Reproduce, word for word, the part of the adjacency matrix documentation that opens with the words containing "Think of the" and closes with "numNodes + targetNode.".

SELECTED EXCERPT ::
┌──

Think of the adjacency matrix as a map:
- Each row represents a node
- Each column represents a potential connection
- The value at position [i,j] tells if node i connects to node j
For example, in a social network:
- adjacencyMatrix[Alice, Bob] = 1 means Alice is friends with Bob
- adjacencyMatrix[Alice, Charlie] = 0 means Alice is not friends with Charlie
This connectivity information is crucial for graph neural networks to propagate information between connected nodes.
SetEdgeFeatures(Tensor<T>)
Sets the edge features tensor.
public void SetEdgeFeatures(Tensor<T> edgeFeatures)
Parameters
edgeFeaturesTensor<T>Tensor of edge features with shape [batch, numNodes * numNodes, edgeFeatureDim]. Edge features are indexed by flattened source-target node indices: edgeIdx = sourceNode * numNodes + targetNode.
Remarks
Shape Contract: The tensor must have shape [batch, numNodes * numNodes, edgeFeatureDim] where numNodes is the number of nodes in the graph. Edge (i, j) is accessed at index i * numNodes + j. This dense representation includes slots for all possible edges; non-existent edges are ignored based on the adjacency matrix during forward computation.

└──

PROVIDED MATERIAL ::
┌──

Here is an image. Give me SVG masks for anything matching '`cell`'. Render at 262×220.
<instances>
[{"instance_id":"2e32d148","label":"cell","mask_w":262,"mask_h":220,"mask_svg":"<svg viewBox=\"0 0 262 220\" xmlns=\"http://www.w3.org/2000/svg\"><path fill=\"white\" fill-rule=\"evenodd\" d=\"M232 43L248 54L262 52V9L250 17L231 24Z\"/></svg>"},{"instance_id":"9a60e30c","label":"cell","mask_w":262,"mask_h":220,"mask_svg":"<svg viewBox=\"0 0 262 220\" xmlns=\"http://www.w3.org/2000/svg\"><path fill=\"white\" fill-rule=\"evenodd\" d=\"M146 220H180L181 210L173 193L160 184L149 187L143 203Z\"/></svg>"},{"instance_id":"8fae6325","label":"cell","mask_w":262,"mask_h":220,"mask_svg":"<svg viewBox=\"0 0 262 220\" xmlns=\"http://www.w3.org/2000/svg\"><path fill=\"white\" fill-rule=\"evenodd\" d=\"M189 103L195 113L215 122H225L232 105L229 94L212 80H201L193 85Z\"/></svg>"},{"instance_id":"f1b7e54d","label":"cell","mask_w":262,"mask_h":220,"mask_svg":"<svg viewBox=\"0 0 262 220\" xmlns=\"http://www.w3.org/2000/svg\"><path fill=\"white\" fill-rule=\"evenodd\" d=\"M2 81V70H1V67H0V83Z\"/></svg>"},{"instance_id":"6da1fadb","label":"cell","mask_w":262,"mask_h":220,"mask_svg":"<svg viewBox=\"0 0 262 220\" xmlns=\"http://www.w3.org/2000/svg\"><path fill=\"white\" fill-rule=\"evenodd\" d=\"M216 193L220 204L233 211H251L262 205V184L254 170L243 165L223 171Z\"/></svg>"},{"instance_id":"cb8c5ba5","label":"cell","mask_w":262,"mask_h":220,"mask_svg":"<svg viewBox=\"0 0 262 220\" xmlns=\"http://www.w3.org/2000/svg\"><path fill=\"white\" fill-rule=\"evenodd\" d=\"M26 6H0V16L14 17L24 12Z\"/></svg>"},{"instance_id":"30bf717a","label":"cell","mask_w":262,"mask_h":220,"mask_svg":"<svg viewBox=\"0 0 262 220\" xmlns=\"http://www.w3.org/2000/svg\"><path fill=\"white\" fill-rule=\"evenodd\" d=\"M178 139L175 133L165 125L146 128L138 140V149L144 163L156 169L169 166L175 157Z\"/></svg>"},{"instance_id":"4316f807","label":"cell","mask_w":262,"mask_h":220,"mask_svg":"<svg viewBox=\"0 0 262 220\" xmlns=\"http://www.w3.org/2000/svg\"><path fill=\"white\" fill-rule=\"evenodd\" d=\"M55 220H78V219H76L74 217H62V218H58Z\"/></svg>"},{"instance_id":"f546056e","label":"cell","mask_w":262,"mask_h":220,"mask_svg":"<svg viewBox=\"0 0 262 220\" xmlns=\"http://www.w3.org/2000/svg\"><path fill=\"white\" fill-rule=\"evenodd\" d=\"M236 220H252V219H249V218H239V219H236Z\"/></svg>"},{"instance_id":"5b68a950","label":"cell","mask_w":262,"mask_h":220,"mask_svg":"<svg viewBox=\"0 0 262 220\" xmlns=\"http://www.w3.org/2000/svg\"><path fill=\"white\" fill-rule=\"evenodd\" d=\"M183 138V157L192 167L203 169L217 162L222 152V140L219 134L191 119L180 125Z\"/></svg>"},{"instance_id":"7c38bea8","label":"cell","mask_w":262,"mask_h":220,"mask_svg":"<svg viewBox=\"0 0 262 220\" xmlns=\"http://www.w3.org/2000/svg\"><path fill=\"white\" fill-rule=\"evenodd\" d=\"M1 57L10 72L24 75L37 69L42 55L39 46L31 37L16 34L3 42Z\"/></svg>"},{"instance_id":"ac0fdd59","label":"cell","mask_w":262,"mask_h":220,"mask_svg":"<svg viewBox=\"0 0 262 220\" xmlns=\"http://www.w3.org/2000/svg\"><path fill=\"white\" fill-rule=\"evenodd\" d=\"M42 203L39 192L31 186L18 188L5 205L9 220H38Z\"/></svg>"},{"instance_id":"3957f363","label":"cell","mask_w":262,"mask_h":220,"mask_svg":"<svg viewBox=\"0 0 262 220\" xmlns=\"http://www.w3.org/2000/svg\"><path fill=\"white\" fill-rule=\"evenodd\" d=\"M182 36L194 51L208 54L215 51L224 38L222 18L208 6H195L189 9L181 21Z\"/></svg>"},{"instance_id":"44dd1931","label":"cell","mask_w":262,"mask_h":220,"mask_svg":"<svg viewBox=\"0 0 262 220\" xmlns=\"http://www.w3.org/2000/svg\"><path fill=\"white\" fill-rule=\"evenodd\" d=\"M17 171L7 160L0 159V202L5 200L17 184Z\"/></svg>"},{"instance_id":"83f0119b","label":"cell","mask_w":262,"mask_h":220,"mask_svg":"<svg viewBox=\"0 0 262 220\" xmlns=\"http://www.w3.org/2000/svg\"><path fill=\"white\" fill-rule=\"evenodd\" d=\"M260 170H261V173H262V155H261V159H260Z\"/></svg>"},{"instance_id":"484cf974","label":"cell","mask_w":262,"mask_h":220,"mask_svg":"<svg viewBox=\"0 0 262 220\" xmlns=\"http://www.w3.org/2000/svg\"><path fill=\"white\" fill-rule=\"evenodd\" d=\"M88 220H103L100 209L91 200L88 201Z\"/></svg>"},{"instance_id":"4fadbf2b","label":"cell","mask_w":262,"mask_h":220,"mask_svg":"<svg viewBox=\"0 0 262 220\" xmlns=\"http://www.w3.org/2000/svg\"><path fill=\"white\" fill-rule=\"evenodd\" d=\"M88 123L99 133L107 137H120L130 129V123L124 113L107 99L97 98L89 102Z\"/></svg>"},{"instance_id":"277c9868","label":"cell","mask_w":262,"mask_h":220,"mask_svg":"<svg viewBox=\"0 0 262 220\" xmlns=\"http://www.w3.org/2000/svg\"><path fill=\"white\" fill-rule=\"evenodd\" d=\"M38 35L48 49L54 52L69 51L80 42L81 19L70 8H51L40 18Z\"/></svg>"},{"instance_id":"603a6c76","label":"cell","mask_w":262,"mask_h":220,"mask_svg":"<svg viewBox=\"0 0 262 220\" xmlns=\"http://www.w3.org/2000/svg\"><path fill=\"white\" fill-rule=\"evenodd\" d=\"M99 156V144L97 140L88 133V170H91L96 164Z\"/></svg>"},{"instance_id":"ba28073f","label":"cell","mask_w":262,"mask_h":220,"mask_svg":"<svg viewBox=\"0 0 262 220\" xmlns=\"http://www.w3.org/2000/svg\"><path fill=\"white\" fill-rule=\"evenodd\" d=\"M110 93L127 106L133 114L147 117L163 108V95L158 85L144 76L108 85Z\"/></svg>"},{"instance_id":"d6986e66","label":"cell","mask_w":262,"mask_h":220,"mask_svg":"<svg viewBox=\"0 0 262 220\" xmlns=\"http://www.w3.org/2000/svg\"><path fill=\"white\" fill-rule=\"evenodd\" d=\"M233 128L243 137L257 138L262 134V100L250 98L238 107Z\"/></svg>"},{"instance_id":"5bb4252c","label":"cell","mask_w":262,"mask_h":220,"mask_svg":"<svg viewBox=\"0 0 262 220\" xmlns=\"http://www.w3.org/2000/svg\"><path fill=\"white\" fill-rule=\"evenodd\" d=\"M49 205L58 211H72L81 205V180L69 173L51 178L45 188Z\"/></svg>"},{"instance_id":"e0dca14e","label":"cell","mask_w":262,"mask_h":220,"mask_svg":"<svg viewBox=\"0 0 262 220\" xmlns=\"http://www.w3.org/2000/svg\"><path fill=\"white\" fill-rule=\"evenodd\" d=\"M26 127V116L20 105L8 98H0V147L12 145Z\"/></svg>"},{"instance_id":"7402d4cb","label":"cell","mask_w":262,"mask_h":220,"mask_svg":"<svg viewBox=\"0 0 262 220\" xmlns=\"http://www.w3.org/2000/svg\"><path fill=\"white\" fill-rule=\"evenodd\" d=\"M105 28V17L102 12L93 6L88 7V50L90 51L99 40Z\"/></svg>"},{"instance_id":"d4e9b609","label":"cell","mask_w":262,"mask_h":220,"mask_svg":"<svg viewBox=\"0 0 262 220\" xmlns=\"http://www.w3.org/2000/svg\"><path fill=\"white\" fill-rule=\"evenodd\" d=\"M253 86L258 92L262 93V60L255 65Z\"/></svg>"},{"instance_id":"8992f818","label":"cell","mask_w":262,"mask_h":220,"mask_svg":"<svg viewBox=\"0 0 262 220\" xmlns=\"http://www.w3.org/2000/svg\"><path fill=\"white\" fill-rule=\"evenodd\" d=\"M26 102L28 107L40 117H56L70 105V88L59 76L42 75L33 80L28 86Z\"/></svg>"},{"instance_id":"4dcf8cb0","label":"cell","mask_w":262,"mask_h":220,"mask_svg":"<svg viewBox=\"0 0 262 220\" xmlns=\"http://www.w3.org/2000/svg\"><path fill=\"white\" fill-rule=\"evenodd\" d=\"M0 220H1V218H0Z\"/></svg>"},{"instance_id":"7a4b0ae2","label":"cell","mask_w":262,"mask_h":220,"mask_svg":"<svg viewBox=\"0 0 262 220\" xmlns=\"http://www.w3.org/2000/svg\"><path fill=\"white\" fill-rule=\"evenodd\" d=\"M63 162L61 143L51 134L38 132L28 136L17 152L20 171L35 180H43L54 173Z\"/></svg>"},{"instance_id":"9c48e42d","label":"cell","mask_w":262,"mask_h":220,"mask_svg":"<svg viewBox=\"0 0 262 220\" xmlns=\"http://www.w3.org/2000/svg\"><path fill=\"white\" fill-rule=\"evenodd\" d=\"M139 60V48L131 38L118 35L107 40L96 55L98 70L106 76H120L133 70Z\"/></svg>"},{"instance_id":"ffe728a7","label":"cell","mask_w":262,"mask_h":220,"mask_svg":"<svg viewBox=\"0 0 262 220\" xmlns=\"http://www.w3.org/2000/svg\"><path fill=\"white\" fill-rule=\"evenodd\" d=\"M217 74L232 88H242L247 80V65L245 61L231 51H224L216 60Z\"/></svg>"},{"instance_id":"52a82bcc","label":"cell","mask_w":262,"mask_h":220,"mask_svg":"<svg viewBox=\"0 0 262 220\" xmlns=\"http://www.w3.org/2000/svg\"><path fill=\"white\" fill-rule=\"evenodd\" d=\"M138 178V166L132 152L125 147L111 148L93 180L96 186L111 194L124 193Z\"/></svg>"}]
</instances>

└──

ANSWER BELOW ::
Think of the adjacency matrix as a map:
- Each row represents a node
- Each column represents a potential connection
- The value at position [i,j] tells if node i connects to node j
For example, in a social network:
- adjacencyMatrix[Alice, Bob] = 1 means Alice is friends with Bob
- adjacencyMatrix[Alice, Charlie] = 0 means Alice is not friends with Charlie
This connectivity information is crucial for graph neural networks to propagate information between connected nodes.
SetEdgeFeatures(Tensor<T>)
Sets the edge features tensor.
public void SetEdgeFeatures(Tensor<T> edgeFeatures)
Parameters
edgeFeaturesTensor<T>Tensor of edge features with shape [batch, numNodes * numNodes, edgeFeatureDim]. Edge features are indexed by flattened source-target node indices: edgeIdx = sourceNode * numNodes + targetNode.